Sulphur, mainly as SO₂, remains one of the main poisons for catalytic systems treating exhaust gases from combustion processes in stationary and mobile applications, since it forms highly stable sulphates. The individual and combined decomposition of aluminum and palladium sulphates, components of DOC, TWC and MOC, is presented in [12]. The same authors also address the role of sulphates formed on the support in restoring the Pd active species under different atmospheres and under simulated exhaust gas [13]. The deactivating effect of SO₂ and the formation of undesired by-products during the NH₃ SCR over a MnFe/TiO₂ catalyst for low-medium temperature is analyzed in [14] by investigating the mechanism of the main and side reactions occurring during the SCR process.

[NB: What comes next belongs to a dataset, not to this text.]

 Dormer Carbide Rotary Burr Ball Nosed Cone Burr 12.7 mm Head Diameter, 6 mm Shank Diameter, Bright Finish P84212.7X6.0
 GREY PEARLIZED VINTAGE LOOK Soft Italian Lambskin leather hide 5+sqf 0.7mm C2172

On the other hand, in [16] the authors study regeneration strategies (oxidation/reduction) for a Co-Zn zeolite catalyst that was severely poisoned during the SCR of NOx with propane in the presence of SO₂ as a result of coke deposition and the formation of sulphates.

In addition, alkali and alkali earth metals are often responsible for the severe deactivation of SCR catalysts, especially when treating exhaust from the combustion of renewable fuels. Indeed, those elements can potentially come from bio-fuels or urea solutions in diesel engines [17] or even from fossil fuels in thermal power plants burning carbon [18]. Accordingly, in [18] the authors investigate the impact of the deposition of sulphur containing sodium salts onto a V₂O₅-WO₃/TiO₂ SCR catalyst with special regards to the NO removal rate as well as to the oxidation of SO₂ to SO₃. Moreover, as reported in [17], relatively high contents of sodium affect the hydrothermal stability of a Cu/SSZ-13 zeolite catalyst for the NH₃-SCR of a diesel exhaust.

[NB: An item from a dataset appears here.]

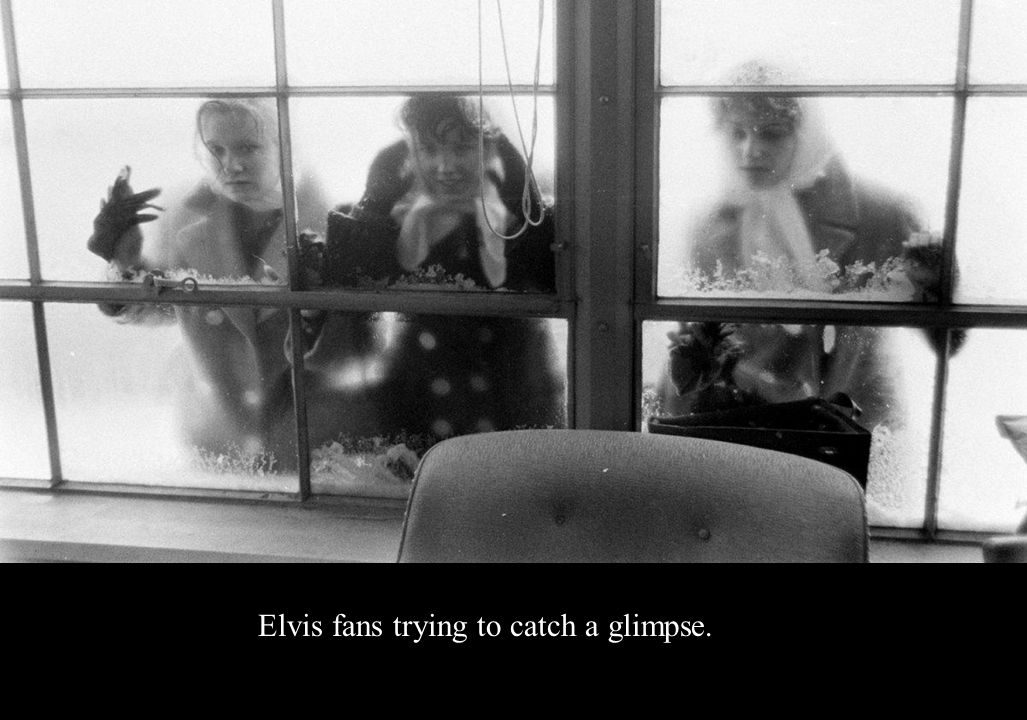 Elvis fans trying to catch a glimpse.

Notably, water is often identified as causing catalyst poisoning, associated with the oxidation of the active metal, acceleration of sintering and even leaching of the active metals. In [19] the authors investigate the role of water addition during the hydrogenation of octanal over two copper-based catalysts and demonstrate that water can indeed promote process selectivity without affecting conversion.

Finally, the guest editors would like to express their deepest gratitude to all authors for their valuable contributions, as well as to Ms. Milly Chen and to all the staff of the editorial office for their significant support that made this Special Issue possible.